On Sat, Aug 31, 2013 at 12:32:47AM +0100, Dmitrijs Ledkovs wrote:
> On 30 August 2013 20:55, Steven Chamberlain <steven@pyro.eu.org> wrote:
> > Hi,
> >
> >> [...] using git instead of the file system for storing the contents
> >> of Debian Code Search. The hope was that it would lead to fewer disk
> >> seeks and less data due to gits delta-encoding
> >
> > Wouldn't ZFS be a more natural way to do something like this?
> >
> > A choice of gzip, lzjb and more recently lz4 compression;  snapshots
> > and/or deduplication both reduce the amount of disk blocks and cache
> > memory needed.
> >
> > I've pondered before at this overlap in functionality between packing by
> > Git, and those features of the ZFS filesystem.  They are doing much the
> > same thing but with different granularity.  It would be neat if they
> > could work together better.
> 
> I haven't finished packaging bedup - btrfs deduplication tool.

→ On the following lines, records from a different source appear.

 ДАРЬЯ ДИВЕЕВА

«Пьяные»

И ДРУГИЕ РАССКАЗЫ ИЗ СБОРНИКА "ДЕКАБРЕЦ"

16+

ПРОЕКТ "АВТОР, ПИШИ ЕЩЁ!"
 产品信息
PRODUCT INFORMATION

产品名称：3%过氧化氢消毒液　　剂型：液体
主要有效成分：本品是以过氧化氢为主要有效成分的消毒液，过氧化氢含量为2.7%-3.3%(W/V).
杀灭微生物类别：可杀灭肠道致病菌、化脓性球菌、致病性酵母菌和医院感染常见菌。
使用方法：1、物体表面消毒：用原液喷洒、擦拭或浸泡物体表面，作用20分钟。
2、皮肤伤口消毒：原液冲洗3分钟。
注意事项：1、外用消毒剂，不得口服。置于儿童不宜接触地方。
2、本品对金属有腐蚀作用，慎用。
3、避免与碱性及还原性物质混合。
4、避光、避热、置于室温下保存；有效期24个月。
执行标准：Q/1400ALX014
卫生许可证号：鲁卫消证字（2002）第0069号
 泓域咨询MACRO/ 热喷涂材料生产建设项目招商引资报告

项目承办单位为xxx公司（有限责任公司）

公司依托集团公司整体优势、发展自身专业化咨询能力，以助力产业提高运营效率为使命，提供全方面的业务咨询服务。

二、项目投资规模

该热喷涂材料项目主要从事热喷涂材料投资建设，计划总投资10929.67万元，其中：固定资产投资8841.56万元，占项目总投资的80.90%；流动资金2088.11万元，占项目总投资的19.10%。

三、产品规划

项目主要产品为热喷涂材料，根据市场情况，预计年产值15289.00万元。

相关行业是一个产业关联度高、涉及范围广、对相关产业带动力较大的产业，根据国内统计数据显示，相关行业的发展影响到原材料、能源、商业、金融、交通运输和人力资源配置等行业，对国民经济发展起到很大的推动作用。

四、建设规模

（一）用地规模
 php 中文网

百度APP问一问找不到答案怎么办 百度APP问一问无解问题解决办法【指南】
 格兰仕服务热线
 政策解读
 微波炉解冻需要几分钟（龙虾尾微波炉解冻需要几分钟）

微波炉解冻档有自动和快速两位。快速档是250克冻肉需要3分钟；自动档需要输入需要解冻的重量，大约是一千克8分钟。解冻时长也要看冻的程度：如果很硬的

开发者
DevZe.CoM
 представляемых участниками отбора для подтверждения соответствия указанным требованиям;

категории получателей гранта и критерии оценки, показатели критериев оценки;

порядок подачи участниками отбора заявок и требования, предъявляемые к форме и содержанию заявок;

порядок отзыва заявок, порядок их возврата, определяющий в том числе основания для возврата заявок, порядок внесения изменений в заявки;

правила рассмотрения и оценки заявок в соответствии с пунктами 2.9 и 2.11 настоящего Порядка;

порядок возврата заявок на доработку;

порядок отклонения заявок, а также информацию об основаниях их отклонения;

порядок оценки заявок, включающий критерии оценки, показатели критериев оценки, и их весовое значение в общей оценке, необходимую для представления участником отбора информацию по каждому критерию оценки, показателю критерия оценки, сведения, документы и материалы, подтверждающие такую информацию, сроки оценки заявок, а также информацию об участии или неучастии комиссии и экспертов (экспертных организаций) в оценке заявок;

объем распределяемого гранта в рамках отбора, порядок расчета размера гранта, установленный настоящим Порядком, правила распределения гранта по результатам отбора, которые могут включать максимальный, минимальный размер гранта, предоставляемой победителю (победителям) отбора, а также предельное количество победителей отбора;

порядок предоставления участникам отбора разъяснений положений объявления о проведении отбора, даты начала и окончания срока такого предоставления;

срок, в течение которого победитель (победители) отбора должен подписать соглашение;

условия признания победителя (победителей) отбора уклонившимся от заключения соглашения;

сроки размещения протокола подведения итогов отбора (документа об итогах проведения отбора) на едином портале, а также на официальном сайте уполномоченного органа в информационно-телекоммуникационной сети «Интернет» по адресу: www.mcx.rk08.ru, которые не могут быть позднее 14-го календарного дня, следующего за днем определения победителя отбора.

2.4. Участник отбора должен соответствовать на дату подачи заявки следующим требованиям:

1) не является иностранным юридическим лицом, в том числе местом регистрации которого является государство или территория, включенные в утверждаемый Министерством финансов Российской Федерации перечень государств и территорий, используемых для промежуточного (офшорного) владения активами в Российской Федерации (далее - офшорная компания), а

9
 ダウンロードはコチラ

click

bedup is only an userspace tool that calculates per-file hashes, then uses
chattr tricks to avoid a race condition if some other process tried to write
to the file.  git renders the first part not needed: hashes are already
known.  If you're the only writer, you don't need to care about write races
either.

> Anybody have benchmarked that, if that's any good and/or comparable to zfs
> deduplication?

It's an apples to microsofts comparison: zfs takes a massive amount of
memory to store block hashes.  This has an upside: duplicated data never
hits the actual disk, and a downside: the memory cannot be used for
anything else, and if hashes hit the disk things become really slow.
With btrfs, unless you know the hash beforehand (git), deduplication
works after a write.  This might be months later (one-shot), during the
night (cron) or, if *notify is used, a small fraction of second later.
btrfs can enumerate recently changed blocks for you so there's no need
to read the whole disk in that cron job.